### [数据记录]
* * * * *

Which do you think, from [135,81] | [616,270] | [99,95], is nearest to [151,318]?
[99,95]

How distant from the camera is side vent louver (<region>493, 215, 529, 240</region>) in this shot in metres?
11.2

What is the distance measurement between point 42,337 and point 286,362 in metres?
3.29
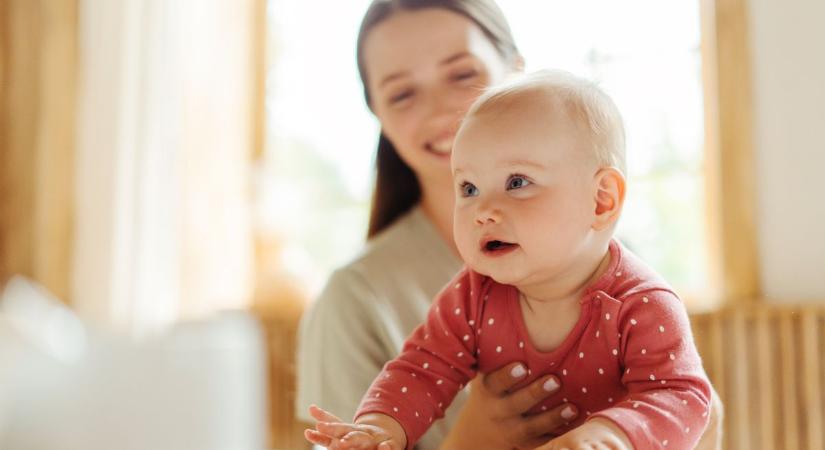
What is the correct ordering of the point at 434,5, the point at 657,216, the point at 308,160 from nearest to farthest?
the point at 434,5
the point at 657,216
the point at 308,160

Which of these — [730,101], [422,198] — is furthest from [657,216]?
[422,198]

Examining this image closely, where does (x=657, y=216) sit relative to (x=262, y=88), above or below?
below

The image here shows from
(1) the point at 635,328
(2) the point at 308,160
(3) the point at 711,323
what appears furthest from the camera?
(2) the point at 308,160

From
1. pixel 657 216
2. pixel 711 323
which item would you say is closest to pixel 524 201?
pixel 711 323

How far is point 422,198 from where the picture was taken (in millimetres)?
1324

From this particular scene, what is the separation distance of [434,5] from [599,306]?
534 millimetres

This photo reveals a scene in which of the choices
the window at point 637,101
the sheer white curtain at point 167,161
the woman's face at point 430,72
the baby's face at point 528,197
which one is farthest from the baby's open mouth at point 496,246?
the sheer white curtain at point 167,161

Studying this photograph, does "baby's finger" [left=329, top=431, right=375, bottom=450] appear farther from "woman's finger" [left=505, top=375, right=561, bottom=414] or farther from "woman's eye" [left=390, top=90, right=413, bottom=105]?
"woman's eye" [left=390, top=90, right=413, bottom=105]

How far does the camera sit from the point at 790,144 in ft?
6.48

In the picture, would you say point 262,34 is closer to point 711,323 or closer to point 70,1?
point 70,1

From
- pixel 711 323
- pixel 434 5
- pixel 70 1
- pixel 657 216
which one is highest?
pixel 70 1

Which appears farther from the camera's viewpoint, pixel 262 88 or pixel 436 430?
pixel 262 88

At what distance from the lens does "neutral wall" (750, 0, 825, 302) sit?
173 cm

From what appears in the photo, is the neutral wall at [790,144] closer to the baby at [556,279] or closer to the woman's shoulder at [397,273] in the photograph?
the woman's shoulder at [397,273]
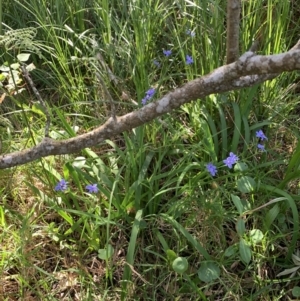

* * * * *

### [练习说明]
在上面的记录中找出所有包含字符串“distance”的行，并将这些行逐一完整抄录。

### [书面回答]
What is the distance measurement between point 42,337 and point 286,362 in metres?
From this particular scene, what is the separation distance of [434,5] from [599,306]?
At what distance from the lens does "neutral wall" (750, 0, 825, 302) sit?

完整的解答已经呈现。